On memory management

Ursula Dreier Ursula.Dreier@ruhr-uni-bochum.de
Sat, 28 Nov 1998 23:22:14 +0100



Matthew Tuck schrieb:

> Automatic memory management should be the norm in any language by now.
> What I'm not sure of is whether we should allow for a dynamic delete if
> the programmer really wants to.
>

I'm relieved to read this (yesterday I had a discussion with a C++
programmer who thought that GC would be a bad thing, inefficient and
non-deterministic... ;)

> General persistence also needs to be able to recognise pointers in an
> arbitrary memory block.
>

That's true.

> > Here's my suggestion for a memory layout:
>
> > You have storage allocated from the OS in big "chunks". It will be
> > divided into smaller clocks, each containing one object. Each object
> > has a length, a type (which is a pointer to another object), some
>
> By "type", do you mean pointer to metaclass object?
>

I mean a pointer to a class object: An object of class "class", containing
everything that is needed to access the class' features. If you call that a
metaclass object, that's what I mean. But why "metaclass"?

By the way, if the object in question is an instance of some parameterized
class, the actual class parameter is accessible through the "type" pointer
as well.

> > the rule) binary stuff, marked by some prefix and (if of unknown
> > length) accompanied by a length.
>
> Are these exceptions integers, characters, etc.?  Why is there the need
> for this distinction?

Since the GC (or persistence manager, or heap walker...) has to inspect the
whole object space, there has to be a means to identify links between
objects. Everything else can be regarded as "binary stuff" if there is no
need to examine it in more detail (which involves interpreting the
description of the class). Most often an object just contains links OR
binary stuff, but I think it might be a good idea to remain as flexible as
possible, while having to provide some general framework for objects.

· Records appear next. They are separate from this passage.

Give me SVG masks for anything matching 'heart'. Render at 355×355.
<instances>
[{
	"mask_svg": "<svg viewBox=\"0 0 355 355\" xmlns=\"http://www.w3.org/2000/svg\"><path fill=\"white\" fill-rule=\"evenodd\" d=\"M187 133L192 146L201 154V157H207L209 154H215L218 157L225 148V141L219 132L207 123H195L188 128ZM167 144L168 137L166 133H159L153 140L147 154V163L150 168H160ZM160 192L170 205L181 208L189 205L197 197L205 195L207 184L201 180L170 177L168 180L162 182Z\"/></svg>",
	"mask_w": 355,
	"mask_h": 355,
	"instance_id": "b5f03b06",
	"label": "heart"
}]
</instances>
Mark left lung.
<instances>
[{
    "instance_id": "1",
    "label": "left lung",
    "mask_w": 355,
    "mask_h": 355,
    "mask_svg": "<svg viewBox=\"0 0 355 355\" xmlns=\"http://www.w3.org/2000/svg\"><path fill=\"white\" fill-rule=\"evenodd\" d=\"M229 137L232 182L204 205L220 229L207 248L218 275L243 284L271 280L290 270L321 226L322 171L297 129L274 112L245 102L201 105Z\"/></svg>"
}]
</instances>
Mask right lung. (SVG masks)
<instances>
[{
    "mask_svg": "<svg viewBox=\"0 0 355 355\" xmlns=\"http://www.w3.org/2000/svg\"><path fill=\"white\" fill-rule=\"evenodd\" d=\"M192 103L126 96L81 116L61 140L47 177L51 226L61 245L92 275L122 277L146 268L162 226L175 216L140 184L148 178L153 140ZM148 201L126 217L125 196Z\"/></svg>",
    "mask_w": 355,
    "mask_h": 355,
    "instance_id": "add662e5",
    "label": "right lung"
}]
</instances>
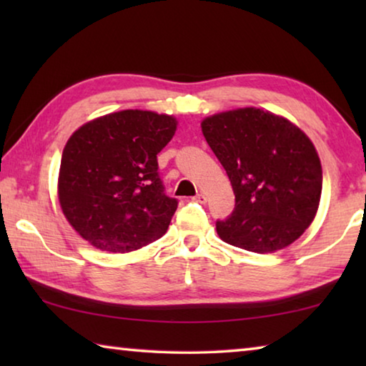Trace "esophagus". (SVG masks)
<instances>
[{
	"label": "esophagus",
	"instance_id": "esophagus-1",
	"mask_svg": "<svg viewBox=\"0 0 366 366\" xmlns=\"http://www.w3.org/2000/svg\"><path fill=\"white\" fill-rule=\"evenodd\" d=\"M192 200L197 202V203H207V197L203 194H197L194 198H192Z\"/></svg>",
	"mask_w": 366,
	"mask_h": 366
}]
</instances>
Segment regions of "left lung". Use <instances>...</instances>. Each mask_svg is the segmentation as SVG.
I'll list each match as a JSON object with an SVG mask.
<instances>
[{"mask_svg":"<svg viewBox=\"0 0 366 366\" xmlns=\"http://www.w3.org/2000/svg\"><path fill=\"white\" fill-rule=\"evenodd\" d=\"M202 131L231 181L235 207L216 221L224 242L269 253L300 237L323 185L318 153L299 127L257 108L207 117Z\"/></svg>","mask_w":366,"mask_h":366,"instance_id":"1","label":"left lung"}]
</instances>
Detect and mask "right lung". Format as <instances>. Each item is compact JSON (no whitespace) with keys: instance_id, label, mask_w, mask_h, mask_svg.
I'll return each instance as SVG.
<instances>
[{"instance_id":"right-lung-1","label":"right lung","mask_w":366,"mask_h":366,"mask_svg":"<svg viewBox=\"0 0 366 366\" xmlns=\"http://www.w3.org/2000/svg\"><path fill=\"white\" fill-rule=\"evenodd\" d=\"M177 121L126 109L72 134L59 168V203L71 226L100 250L126 253L159 239L177 209L164 194L157 154Z\"/></svg>"}]
</instances>
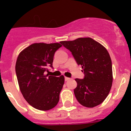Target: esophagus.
Returning a JSON list of instances; mask_svg holds the SVG:
<instances>
[{
	"label": "esophagus",
	"instance_id": "obj_1",
	"mask_svg": "<svg viewBox=\"0 0 131 131\" xmlns=\"http://www.w3.org/2000/svg\"><path fill=\"white\" fill-rule=\"evenodd\" d=\"M69 79H70V78H69V77H65V81H68Z\"/></svg>",
	"mask_w": 131,
	"mask_h": 131
}]
</instances>
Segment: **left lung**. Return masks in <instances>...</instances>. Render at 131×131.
Segmentation results:
<instances>
[{"mask_svg": "<svg viewBox=\"0 0 131 131\" xmlns=\"http://www.w3.org/2000/svg\"><path fill=\"white\" fill-rule=\"evenodd\" d=\"M60 43L71 52L84 72V78L75 79L74 94L83 106L93 107L106 98L113 81L112 63L108 52L101 44L89 37L78 38Z\"/></svg>", "mask_w": 131, "mask_h": 131, "instance_id": "8db88e82", "label": "left lung"}]
</instances>
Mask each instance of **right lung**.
Listing matches in <instances>:
<instances>
[{"label": "right lung", "mask_w": 131, "mask_h": 131, "mask_svg": "<svg viewBox=\"0 0 131 131\" xmlns=\"http://www.w3.org/2000/svg\"><path fill=\"white\" fill-rule=\"evenodd\" d=\"M60 43H34L19 53L16 73L19 89L27 102L35 109L47 111L55 107L64 84V77L46 75L53 68L54 53Z\"/></svg>", "instance_id": "1"}]
</instances>
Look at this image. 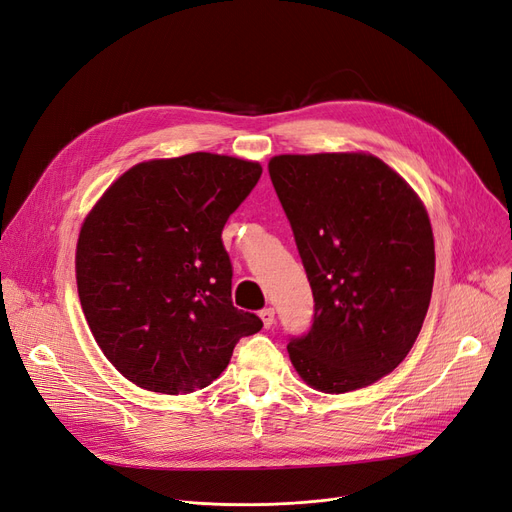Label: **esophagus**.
Returning <instances> with one entry per match:
<instances>
[{
    "label": "esophagus",
    "instance_id": "1",
    "mask_svg": "<svg viewBox=\"0 0 512 512\" xmlns=\"http://www.w3.org/2000/svg\"><path fill=\"white\" fill-rule=\"evenodd\" d=\"M259 316H261L263 327H266V329H270V327L274 325V308H263V310L259 312Z\"/></svg>",
    "mask_w": 512,
    "mask_h": 512
}]
</instances>
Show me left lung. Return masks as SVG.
<instances>
[{
    "label": "left lung",
    "instance_id": "8db88e82",
    "mask_svg": "<svg viewBox=\"0 0 512 512\" xmlns=\"http://www.w3.org/2000/svg\"><path fill=\"white\" fill-rule=\"evenodd\" d=\"M268 170L314 295L291 363L320 392L365 388L403 363L424 325L434 282L426 208L361 151L274 156Z\"/></svg>",
    "mask_w": 512,
    "mask_h": 512
}]
</instances>
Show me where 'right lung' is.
<instances>
[{"label": "right lung", "instance_id": "add662e5", "mask_svg": "<svg viewBox=\"0 0 512 512\" xmlns=\"http://www.w3.org/2000/svg\"><path fill=\"white\" fill-rule=\"evenodd\" d=\"M261 177L257 162L196 151L113 181L82 223L75 278L88 327L126 380L162 394L206 388L257 314L232 304L221 232Z\"/></svg>", "mask_w": 512, "mask_h": 512}]
</instances>
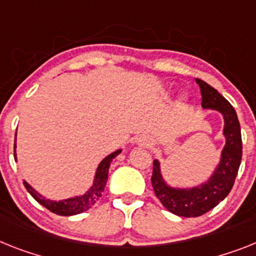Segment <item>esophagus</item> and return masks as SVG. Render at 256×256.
Masks as SVG:
<instances>
[{
    "label": "esophagus",
    "mask_w": 256,
    "mask_h": 256,
    "mask_svg": "<svg viewBox=\"0 0 256 256\" xmlns=\"http://www.w3.org/2000/svg\"><path fill=\"white\" fill-rule=\"evenodd\" d=\"M150 143H151V140H150L148 136H139V138L136 139V144H138L139 147H147V146H150Z\"/></svg>",
    "instance_id": "esophagus-1"
}]
</instances>
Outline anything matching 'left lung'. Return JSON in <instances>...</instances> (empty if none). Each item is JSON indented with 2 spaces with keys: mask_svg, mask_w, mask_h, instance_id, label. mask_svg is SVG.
I'll use <instances>...</instances> for the list:
<instances>
[{
  "mask_svg": "<svg viewBox=\"0 0 256 256\" xmlns=\"http://www.w3.org/2000/svg\"><path fill=\"white\" fill-rule=\"evenodd\" d=\"M196 83L200 87L202 106L218 110L224 117L222 134L225 136V146L218 165L207 181L188 188H173L166 184L161 174L158 160H154L151 177L154 194L162 206L172 214L184 218L202 216L224 200L233 188L242 160L241 126L237 113L230 102L214 87L200 79H196Z\"/></svg>",
  "mask_w": 256,
  "mask_h": 256,
  "instance_id": "1",
  "label": "left lung"
}]
</instances>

Let me sketch a posiible memoty layout as an example:

struct Object {
Object* ClassPointer;        // ("type",see above)
long TotalLength;
short unsigned UnusedStoreAtEndOfObject;
short unsigned Flags;        // Contains bit flags for GC, reference count,
distinczion between node & atom
// followed by the actual contents
}

Or we might consider another layout where there are no direct pointers but
rather offsets into an object table that contains the memory addresses
(allowing objects to be moved without having to fix up references, but at a
performance penalty).
Whatever layout we choose, we should insulate these memory management
related issues inside a class as to be able to try out different
implementations without having to rewrite it all.


>
>
> > When you produce a version for shipment to the customer, the objects
> > containing the source code and the development environment will be
> > discarded as far as they are not referenced by the compiled code
> > (their references being chopped off by deleting to names of their name
> > spaces and the memory being recycled by GC).
>
> This sounds like you're doing a partial persistent dump.  I'm not
> exactly sure what you mean here though.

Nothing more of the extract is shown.